Start of Reading text
I have a large (5GB) temperature netCDF file. The file is has 4 dimensions: time, pressure level, latitude, longitude.
The dataset has 31 timepoints and I am only interested in 5 pressure levels.
My parameter is temperature t
:
from netCDF4._netCDF4 import Dataset
# Load the dataset
dataset = Dataset(path)
factor = dataset.variables['t']
To extract a 'cube' of temperature data from my factor
variable around a centre cell, I would simply do subsetting, like this:
radius = 5
# +1 because the subsetting does not include last index
lats_bounds = [nearest_latitude_index-radius,nearest_latitude_index+radius + 1]
lons_bounds = [nearest_longitude_index-radius,nearest_longitude_index+radius +1]
#all timepoints
times_bounds = [0, len(times)]
#just the last 5 pressure levels
pressure_level_bounds = [len(levels)-5, len(levels)]
results = factor[times_bounds[0]:times_bounds[1],pressure_level_bounds[0]:pressure_level_bounds[1], lats_bounds[0]:lats_bounds[1],lons_bounds[0]:lons_bounds[1]]
The problem is that results
will now of type ndarray
with shape (31,5,11,11)
and size 18755
(31*5*11*11) where every index holds just a single value.
I need the values from results
, but for each value, I also need its corresponding timepoint, pressure level, latitude and longitude.
Ideally, I'd like to do subsetting as I have done, but my final result would be an array of tuples... Something like this:
# corresponding timestamp, pressure level, latitude, longitude
# and the temperature value extracted.
final = [
(2342342, 1000, 24.532, 53.531, 277),
(2342342, 1000, 74.453, 26.123, 351),
(2342342, 1000, 80.311, 56,345, 131),
...
]
How can I achieve this?
End of Reading text
### Actions to take
• A. Reproduce the netCDF post word for word, from "I need the values" down to "temperature value extracted.".
• B. List the four dimensions that the netCDF post gives for the temperature file.
The rows that follow were drawn from a separate source.
Start of Dataset content
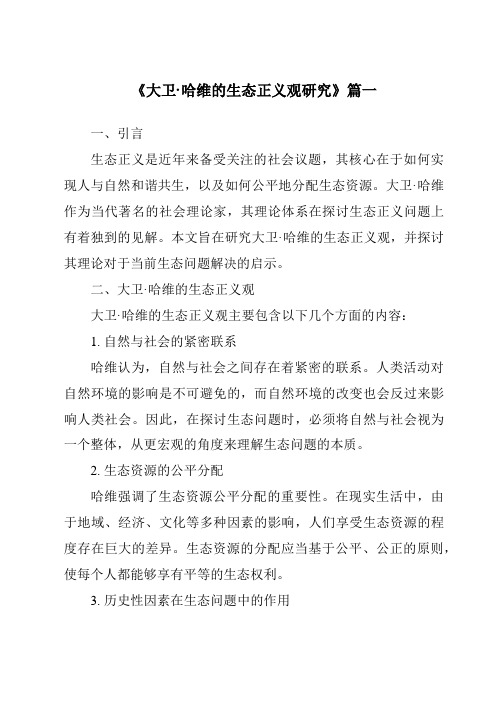 《大卫·哈维的生态正义观研究》篇一

一、引言

生态正义是近年来备受关注的社会议题，其核心在于如何实现人与自然和谐共生，以及如何公平地分配生态资源。大卫·哈维作为当代著名的社会理论家，其理论体系在探讨生态正义问题上有着独到的见解。本文旨在研究大卫·哈维的生态正义观，并探讨其理论对于当前生态问题解决的启示。

二、大卫·哈维的生态正义观

大卫·哈维的生态正义观主要包含以下几个方面的内容：

1. 自然与社会的紧密联系

哈维认为，自然与社会之间存在着紧密的联系。人类活动对自然环境的影响是不可避免的，而自然环境的改变也会反过来影响人类社会。因此，在探讨生态问题时，必须将自然与社会视为一个整体，从更宏观的角度来理解生态问题的本质。

2. 生态资源的公平分配

哈维强调了生态资源公平分配的重要性。在现实生活中，由于地域、经济、文化等多种因素的影响，人们享受生态资源的程度存在巨大的差异。生态资源的分配应当基于公平、公正的原则，使每个人都能够享有平等的生态权利。

3. 历史性因素在生态问题中的作用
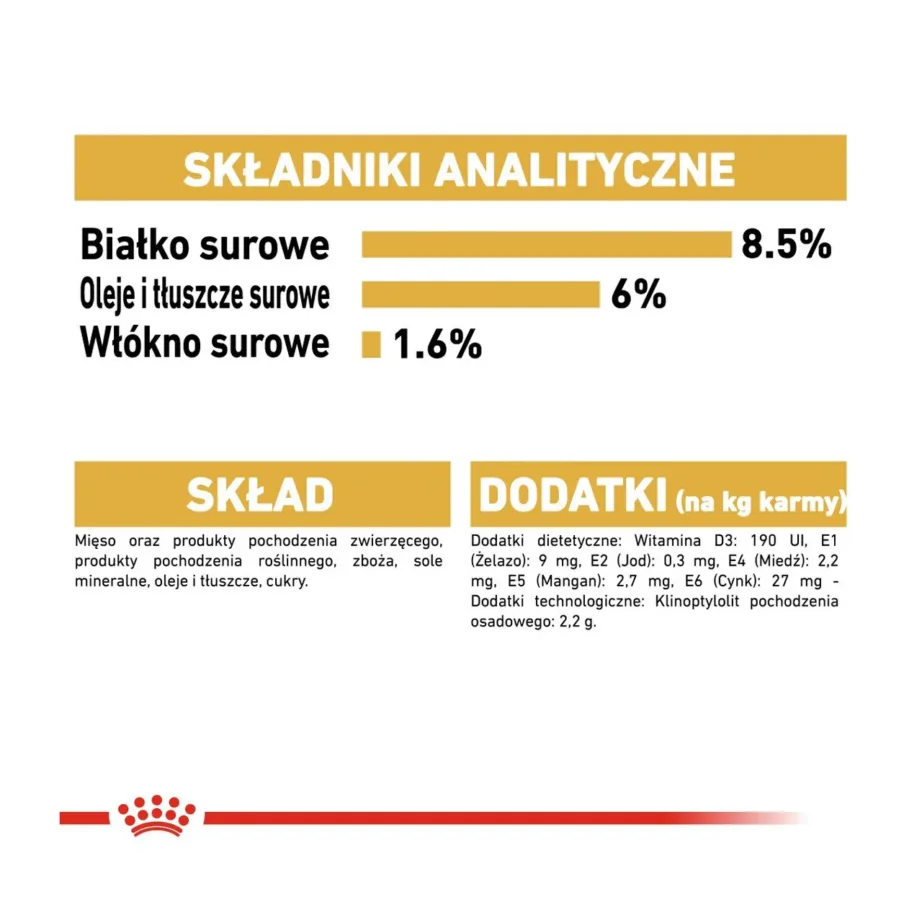 SKŁADNIKI ANALITYCZNE

Białko surowe 8.5%
Oleje i tłuszcze surowe 6%
Włókno surowe 1.6%

SKŁAD

Mięso oraz produkty pochodzenia zwierzęcego, produkty pochodzenia roślinnego, zboża, sole mineralne, oleje i tłuszcze, cukry.

DODATKI (na kg karmy)

Dodatki dietetyczne: Witamina D3: 190 UI, E1 (Żelazo): 9 mg, E2 (Jod): 0,3 mg, E4 (Miedź): 2,2 mg, E5 (Mangan): 2,7 mg, E6 (Cynk): 27 mg - Dodatki technologiczne: Klinoptylolit pochodzenia osadowego: 2,2 g.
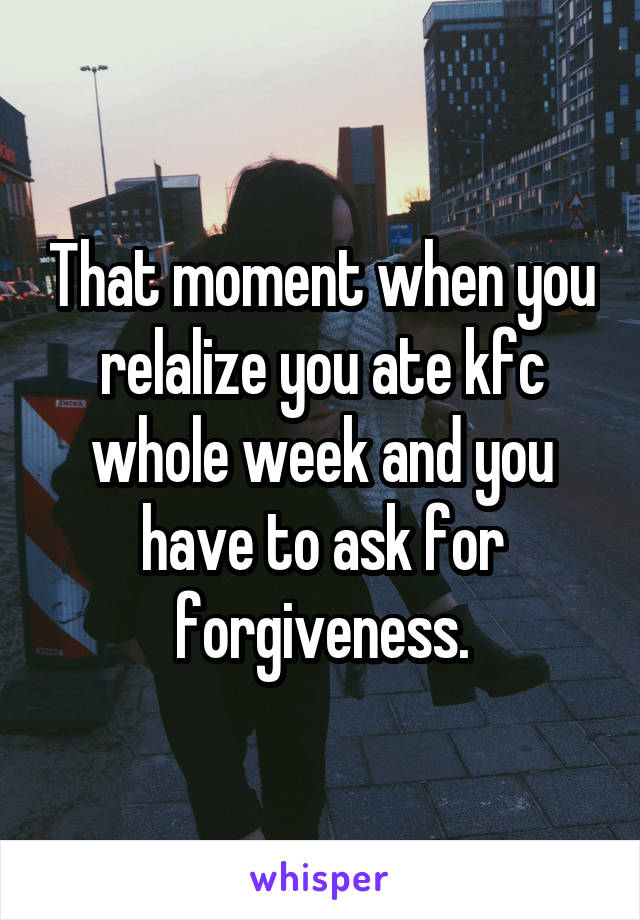 That moment when you relalize you ate kfc whole week and you have to ask for forgiveness.

whisper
End of Dataset content
### Task results
• A.
I need the values from results
, but for each value, I also need its corresponding timepoint, pressure level, latitude and longitude.
Ideally, I'd like to do subsetting as I have done, but my final result would be an array of tuples... Something like this:
# corresponding timestamp, pressure level, latitude, longitude
# and the temperature value extracted.

• B. time, pressure level, latitude, longitude